Lercanidipine

The present study aimed at improvement of solubility and bioavailability of Lercanidipine HCl using self-nanoemulsifying drug delivery systems (SNEDDS). The extent of self-emulsification was checked with various oils with suitable surfactants and co-surfactants. The final optimized formulation contained Caproyl 90, Tween 80 and Labrosol as oil, surfactant and co-surfactant respectively. Based on Lercanidipine solubility analysis, ternary phase diagrams were constructed for optimizing the system. The formulations were evaluated for solubility, droplet size determination, zeta potential and stability studies. The droplet size was found to be 5.1 nm & Z-Average of 14.6 nm. The zeta potential of the optimized formulation (F16) was found to be -19.7 mV. In vitro drug release from SNEDDS was significantly higher than pure drug.
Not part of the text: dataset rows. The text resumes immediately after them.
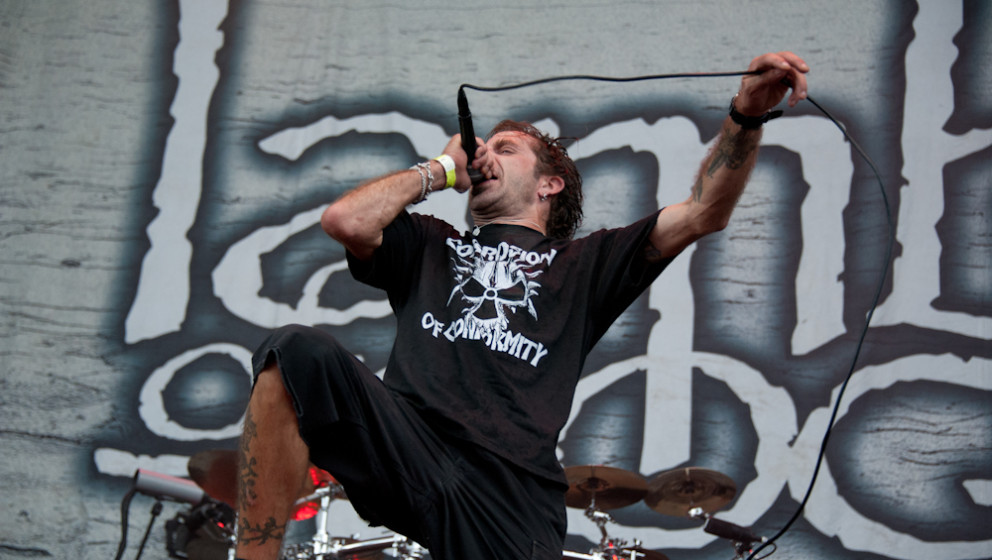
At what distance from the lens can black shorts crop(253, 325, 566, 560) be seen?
5.21ft

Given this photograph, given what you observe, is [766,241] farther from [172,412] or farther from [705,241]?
[172,412]

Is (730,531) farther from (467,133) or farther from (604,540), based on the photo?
(467,133)

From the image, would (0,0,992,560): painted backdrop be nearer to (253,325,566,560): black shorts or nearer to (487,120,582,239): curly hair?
(487,120,582,239): curly hair

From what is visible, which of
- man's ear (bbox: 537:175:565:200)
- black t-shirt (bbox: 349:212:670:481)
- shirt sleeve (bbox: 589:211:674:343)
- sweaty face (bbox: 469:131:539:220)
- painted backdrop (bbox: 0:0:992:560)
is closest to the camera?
black t-shirt (bbox: 349:212:670:481)

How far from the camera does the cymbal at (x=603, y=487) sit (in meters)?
3.32

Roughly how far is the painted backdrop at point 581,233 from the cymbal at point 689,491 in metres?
0.28

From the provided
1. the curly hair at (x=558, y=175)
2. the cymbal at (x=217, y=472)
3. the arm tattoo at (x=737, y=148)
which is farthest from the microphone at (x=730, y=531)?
the cymbal at (x=217, y=472)

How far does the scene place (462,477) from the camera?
5.87ft

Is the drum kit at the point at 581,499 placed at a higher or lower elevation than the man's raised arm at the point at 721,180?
lower

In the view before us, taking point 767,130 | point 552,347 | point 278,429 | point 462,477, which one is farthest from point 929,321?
point 278,429

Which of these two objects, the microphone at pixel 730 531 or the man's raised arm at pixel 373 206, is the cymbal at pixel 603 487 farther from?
the man's raised arm at pixel 373 206

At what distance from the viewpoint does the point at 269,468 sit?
5.23ft

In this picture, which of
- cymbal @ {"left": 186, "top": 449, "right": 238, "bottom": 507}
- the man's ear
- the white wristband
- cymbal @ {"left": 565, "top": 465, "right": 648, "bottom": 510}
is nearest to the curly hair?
the man's ear

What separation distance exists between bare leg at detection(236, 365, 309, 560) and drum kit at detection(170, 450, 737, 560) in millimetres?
1778
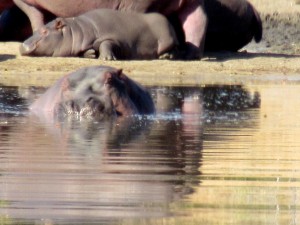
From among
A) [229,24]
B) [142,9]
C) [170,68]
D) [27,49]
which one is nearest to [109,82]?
[170,68]

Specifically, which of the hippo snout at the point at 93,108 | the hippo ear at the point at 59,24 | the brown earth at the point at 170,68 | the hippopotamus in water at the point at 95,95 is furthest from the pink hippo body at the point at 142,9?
the hippo snout at the point at 93,108

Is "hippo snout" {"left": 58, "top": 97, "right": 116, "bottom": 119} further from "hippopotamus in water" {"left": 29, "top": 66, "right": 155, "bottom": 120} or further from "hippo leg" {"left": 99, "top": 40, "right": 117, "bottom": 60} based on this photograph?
"hippo leg" {"left": 99, "top": 40, "right": 117, "bottom": 60}

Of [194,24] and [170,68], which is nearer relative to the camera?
[170,68]

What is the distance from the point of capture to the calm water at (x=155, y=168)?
433 centimetres

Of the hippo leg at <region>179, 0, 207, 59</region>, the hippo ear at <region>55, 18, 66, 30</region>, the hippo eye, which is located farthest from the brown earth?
the hippo eye

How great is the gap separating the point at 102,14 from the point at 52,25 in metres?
0.70

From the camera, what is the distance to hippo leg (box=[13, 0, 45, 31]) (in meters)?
15.7

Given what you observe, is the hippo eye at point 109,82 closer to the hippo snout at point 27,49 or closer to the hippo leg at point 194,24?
the hippo snout at point 27,49

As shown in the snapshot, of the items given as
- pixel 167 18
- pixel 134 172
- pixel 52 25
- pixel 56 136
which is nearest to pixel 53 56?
pixel 52 25

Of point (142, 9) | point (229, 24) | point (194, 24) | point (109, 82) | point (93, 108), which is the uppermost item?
point (109, 82)

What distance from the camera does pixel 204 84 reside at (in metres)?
12.8

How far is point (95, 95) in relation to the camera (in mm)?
8336

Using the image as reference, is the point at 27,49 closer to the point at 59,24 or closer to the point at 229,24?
the point at 59,24

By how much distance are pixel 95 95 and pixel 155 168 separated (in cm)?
275
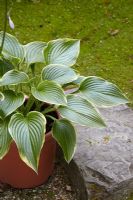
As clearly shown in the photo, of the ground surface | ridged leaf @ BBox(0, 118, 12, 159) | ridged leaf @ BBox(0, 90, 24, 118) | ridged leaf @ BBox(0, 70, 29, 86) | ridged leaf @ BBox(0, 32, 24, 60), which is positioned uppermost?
ridged leaf @ BBox(0, 32, 24, 60)

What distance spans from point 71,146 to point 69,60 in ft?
1.66

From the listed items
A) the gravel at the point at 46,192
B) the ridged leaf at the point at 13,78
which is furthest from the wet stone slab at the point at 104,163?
the ridged leaf at the point at 13,78

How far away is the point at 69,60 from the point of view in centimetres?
A: 267

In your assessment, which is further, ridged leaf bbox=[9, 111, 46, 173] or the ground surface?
the ground surface

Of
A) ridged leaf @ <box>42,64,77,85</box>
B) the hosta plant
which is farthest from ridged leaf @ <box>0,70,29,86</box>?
ridged leaf @ <box>42,64,77,85</box>

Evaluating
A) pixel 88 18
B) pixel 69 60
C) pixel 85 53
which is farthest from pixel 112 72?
pixel 69 60

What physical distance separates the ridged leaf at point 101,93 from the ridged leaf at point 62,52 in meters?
0.16

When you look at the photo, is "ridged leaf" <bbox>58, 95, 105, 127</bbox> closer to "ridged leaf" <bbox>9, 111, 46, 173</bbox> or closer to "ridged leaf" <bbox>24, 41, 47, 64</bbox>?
"ridged leaf" <bbox>9, 111, 46, 173</bbox>

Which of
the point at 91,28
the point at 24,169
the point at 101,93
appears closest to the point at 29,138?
the point at 24,169

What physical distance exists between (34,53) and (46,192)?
82cm

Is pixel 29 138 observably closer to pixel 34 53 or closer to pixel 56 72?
pixel 56 72

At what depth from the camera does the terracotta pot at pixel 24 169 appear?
2.59 metres

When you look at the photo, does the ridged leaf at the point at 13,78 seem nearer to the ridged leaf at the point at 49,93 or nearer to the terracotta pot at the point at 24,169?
the ridged leaf at the point at 49,93

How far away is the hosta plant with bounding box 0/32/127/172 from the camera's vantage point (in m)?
2.32
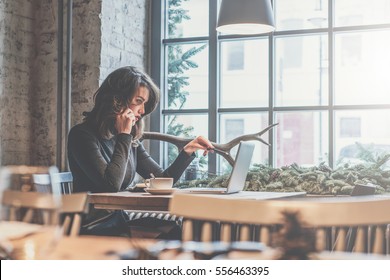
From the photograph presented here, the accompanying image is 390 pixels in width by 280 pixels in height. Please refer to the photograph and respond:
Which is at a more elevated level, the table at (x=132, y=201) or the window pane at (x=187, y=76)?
the window pane at (x=187, y=76)

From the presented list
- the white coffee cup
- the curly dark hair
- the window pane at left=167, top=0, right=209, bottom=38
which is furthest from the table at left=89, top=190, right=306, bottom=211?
the window pane at left=167, top=0, right=209, bottom=38

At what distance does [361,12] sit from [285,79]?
0.75 m

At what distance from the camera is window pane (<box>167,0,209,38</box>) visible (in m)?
5.13

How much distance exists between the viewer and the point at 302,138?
4789 mm

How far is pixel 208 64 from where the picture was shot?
5.09 m

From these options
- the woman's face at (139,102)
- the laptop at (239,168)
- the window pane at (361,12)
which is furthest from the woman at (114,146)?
the window pane at (361,12)

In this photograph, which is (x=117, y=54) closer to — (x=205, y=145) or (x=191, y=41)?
(x=191, y=41)

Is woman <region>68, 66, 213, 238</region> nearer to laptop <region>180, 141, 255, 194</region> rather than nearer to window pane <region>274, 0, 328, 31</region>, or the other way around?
laptop <region>180, 141, 255, 194</region>

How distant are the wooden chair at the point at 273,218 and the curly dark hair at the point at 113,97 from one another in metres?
2.18

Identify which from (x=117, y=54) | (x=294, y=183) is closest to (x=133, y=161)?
(x=294, y=183)

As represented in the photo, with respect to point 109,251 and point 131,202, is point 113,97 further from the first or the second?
point 109,251

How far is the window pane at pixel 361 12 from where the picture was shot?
4.62m

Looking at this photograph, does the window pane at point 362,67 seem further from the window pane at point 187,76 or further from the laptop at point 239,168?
the laptop at point 239,168
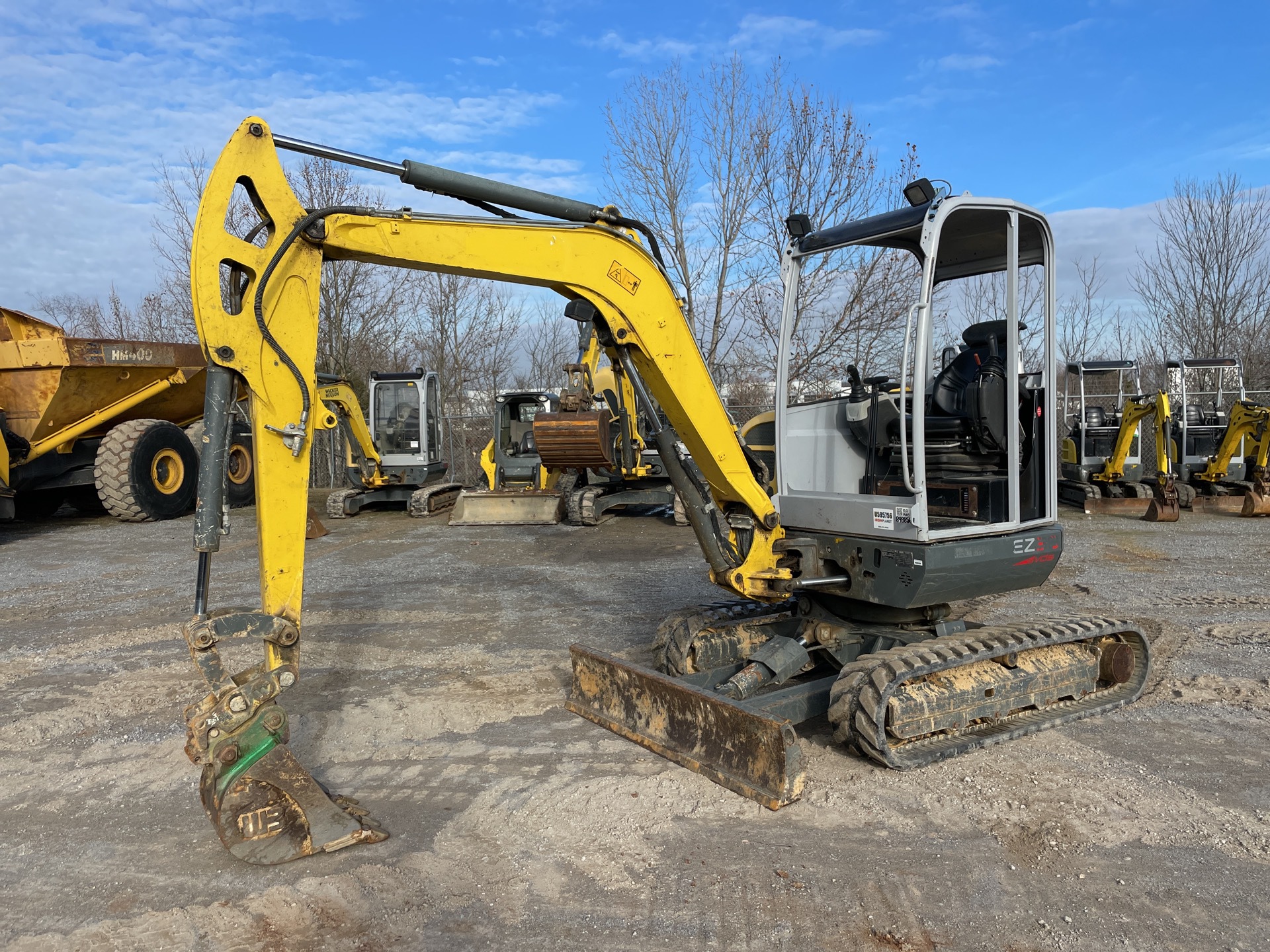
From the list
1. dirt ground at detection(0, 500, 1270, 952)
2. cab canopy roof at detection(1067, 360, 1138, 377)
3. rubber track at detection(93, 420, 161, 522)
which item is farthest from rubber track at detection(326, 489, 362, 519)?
cab canopy roof at detection(1067, 360, 1138, 377)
From in vivo bioavailability studies the optimized formulation was exhibited a significantly greater Cmax (56.2±0.04ng/ml) than the pure drug suspension (35.1±0.03ng/ml). AUC0-∞ for SNEDDS formulation was higher (190.5±2.04 ng.h/ml) than the pure drug suspension 145.7±2.02ng.h/ml. Statistically, AUC0-t of the SNEDDS formulation was significantly higher (p<0.05) as compared to pure drug suspension formulation. The study demonstrated that SNEDDS was a promising strategy to enhance the solubility and oral bioavailability of Lercanidipine.
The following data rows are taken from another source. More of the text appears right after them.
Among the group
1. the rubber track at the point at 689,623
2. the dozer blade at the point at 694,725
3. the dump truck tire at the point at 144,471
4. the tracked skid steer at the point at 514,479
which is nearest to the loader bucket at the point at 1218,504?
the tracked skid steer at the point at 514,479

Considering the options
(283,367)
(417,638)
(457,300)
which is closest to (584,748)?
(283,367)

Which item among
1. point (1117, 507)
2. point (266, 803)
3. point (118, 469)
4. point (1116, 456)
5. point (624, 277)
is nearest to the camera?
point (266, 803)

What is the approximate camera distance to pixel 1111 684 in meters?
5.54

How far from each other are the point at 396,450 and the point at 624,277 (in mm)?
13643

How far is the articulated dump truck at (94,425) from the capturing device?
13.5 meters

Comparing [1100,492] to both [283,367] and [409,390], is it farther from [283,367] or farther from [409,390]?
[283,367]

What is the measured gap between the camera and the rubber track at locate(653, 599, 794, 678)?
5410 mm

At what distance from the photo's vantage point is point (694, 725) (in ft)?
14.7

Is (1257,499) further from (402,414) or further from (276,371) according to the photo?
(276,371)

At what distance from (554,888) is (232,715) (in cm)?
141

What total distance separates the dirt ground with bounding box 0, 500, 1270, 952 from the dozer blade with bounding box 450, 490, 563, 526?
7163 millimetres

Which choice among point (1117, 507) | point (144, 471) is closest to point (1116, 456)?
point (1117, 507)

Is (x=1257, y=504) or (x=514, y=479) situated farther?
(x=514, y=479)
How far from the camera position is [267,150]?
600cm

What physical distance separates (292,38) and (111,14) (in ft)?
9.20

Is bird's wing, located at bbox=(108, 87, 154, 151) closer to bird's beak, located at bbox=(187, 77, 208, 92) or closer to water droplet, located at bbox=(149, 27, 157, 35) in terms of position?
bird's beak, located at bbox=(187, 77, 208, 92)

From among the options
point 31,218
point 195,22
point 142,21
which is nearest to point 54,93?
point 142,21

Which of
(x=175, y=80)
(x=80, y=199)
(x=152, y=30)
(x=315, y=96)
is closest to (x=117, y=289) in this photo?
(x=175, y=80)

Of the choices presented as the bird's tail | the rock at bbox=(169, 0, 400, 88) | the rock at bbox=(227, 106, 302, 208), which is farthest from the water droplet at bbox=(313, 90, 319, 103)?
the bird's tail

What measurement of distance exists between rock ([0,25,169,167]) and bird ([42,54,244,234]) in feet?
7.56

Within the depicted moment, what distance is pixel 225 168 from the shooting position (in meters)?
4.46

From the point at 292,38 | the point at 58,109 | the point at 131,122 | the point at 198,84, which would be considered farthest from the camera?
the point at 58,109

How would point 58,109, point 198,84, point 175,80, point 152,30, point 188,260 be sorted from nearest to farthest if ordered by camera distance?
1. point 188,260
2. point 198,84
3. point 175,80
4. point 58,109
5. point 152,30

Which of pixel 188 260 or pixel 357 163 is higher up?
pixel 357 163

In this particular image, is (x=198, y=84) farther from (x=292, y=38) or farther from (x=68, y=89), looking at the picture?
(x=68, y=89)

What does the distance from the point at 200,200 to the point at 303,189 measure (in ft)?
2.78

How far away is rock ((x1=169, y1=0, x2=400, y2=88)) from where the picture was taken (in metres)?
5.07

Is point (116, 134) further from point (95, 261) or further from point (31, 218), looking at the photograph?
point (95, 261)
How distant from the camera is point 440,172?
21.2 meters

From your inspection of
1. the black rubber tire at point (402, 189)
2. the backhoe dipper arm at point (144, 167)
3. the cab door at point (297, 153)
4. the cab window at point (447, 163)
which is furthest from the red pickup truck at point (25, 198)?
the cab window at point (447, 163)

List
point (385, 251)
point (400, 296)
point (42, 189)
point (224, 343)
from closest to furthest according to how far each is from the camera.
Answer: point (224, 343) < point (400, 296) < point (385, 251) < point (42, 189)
A rapid and sensitive High Performance liquid chromatography (HPLC) method has been developed and validated. The analyte was extracted from human plasma by simple precipitation technique. Nifedipine was used as the internal standard. A Princeton C18 column provided chromatographic separation of the analyte. A simple, selective, rapid, precise and economical reverse phase High Pressure Liquid Chromatographic method has been developed for the estimation of Lercanidipine in human Plasma. The method was carried out on a Princeton C18 (250 mm x 4.6 mm i.d., 5µ) column with a mobile phase consisting of acetonitrile: Water (adjusted to pH 3.5 using orthophosphoric acid) (55:45 v/v) at a flow rate of 1.0 ml/min. Detection was carried out at 235 nm. The retention time of Lercanidipine Nifedipine, was 5.31, 10.00 min, respectively. The proposed method has been validated with linear range of 5.0-250.0 ng/ml for Lercanidipine. The precision and accuracy values are within 10%. The overall recovery of Lercanidipine was 96.4 %. The developed and validated method was applicable for the pharmacokinetics studies.